There should be a line with
open("/xxx/yyy/zzzz/libamdocl64.so", O_RDONLY) = <a positive integer number>
That's the library that is actually loaded.
Thanks,
Yep, that was it. I restored the library libamdocl64.so from AMD-APP-SDK-v2.6-RC3-lnx64 to
/opt/AMDAPP/lib/x86_64/
and the problem went away.
There must be an old version of libamdocl64.so that comes with the Ubuntu open source package fglrx that uses llvm/clang to compile the code. That library was getting in the way.
dneill, thank you very much for your help and ideas,
Valerio
No problem.
Interesting interaction that the OpenCL team should be tracking probably anyway.
Cheers,
--
Quentin
qneill,
you are right. As a matter of fact I was wrong in thinking that the library /usr/lib/fglrx/libamdocl64.so came from the open source fglrx package.
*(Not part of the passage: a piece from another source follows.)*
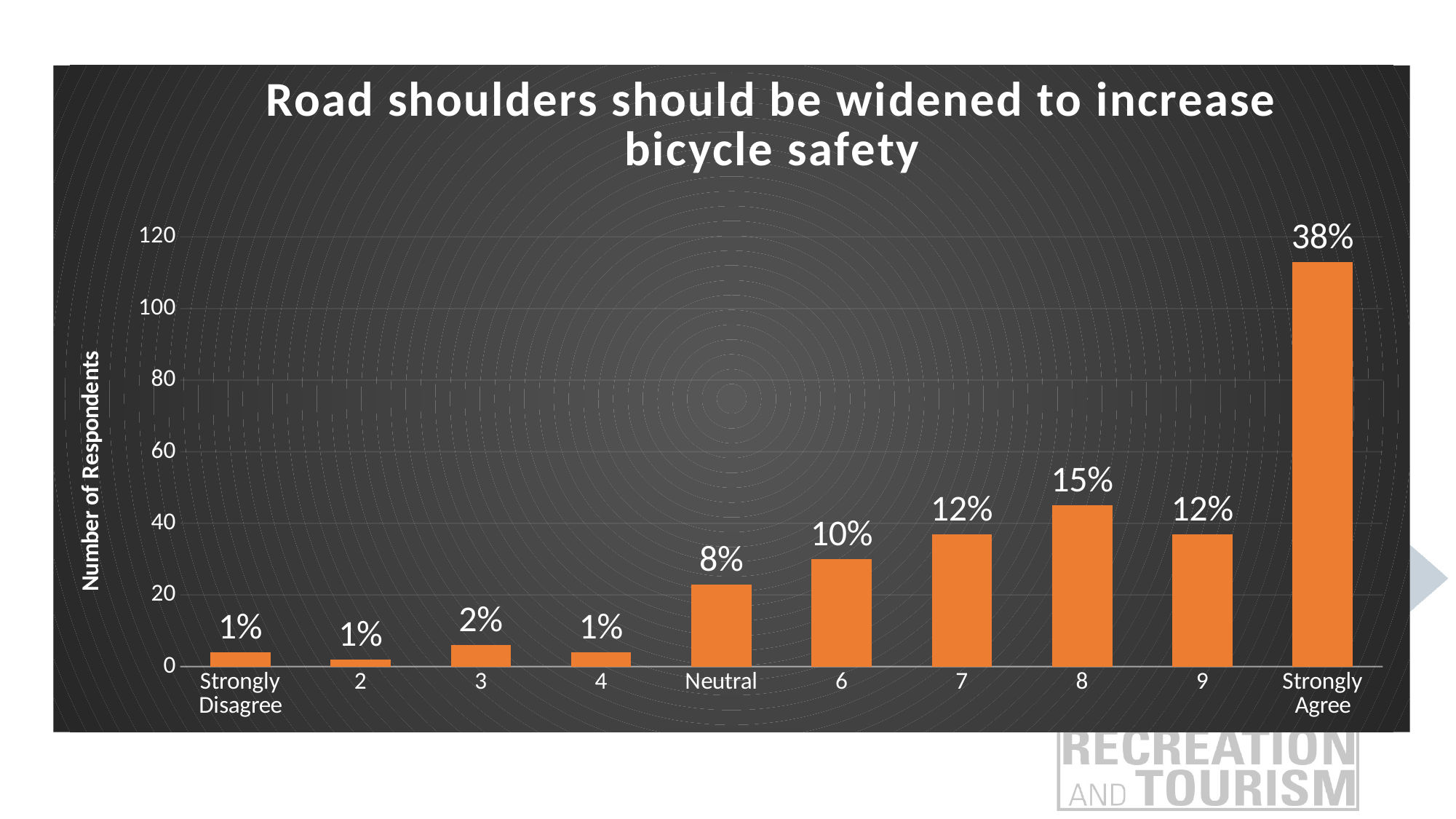
Is the number of respondents for Neutral greater or less than 40? less Which category has the highest bar? Strongly Agree What is the title of the vertical axis? Number of Respondents What kind of chart is shown on the slide? Bar chart How many categories are shown on the x axis? 10 What is the data label shown for category 8? 15% What is the data label shown for category 3? 2% What is the data label shown for the Neutral bar? 8% What is the difference between the percentage labels for Strongly Agree and category 8? 23% Is the number of respondents for Strongly Agree greater or less than 100? greater What is the data label shown for the Strongly Agree bar? 38% Which has a larger value, category 8 or category 9? 8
It actually come from the debian package generated from the fglrx-8.911.3.1 driver off of the AMD website.
In the past, there must have been a version of the libamdocl64.so from AMD that used the llvm compiler for bulldozer CPUs
Details:
root@hotshot:~/ati# md5sum /usr/lib/fglrx/libamdocl64.so
8ab626fcdd8fa44bdeec995f4034ecd7 /usr/lib/fglrx/libamdocl64.so
root@hotshot:~/ati# dpkg -S /usr/lib/fglrx/libamdocl64.so
fglrx: /usr/lib/fglrx/libamdocl64.so
root@hotshot:~/ati# dpkg -l |grep fglrx
ii fglrx 2:8.911-0ubuntu1 Video driver for the AMD graphics accelerators
ii fglrx-amdcccle 2:8.911-0ubuntu1 Catalyst Control Center for the AMD graphics accelerators
ii fglrx-dev 2:8.911-0ubuntu1 Video driver for the AMD graphics accelerators (devel files)
Nice work. This will help others who might see similar issues, thanks for posting.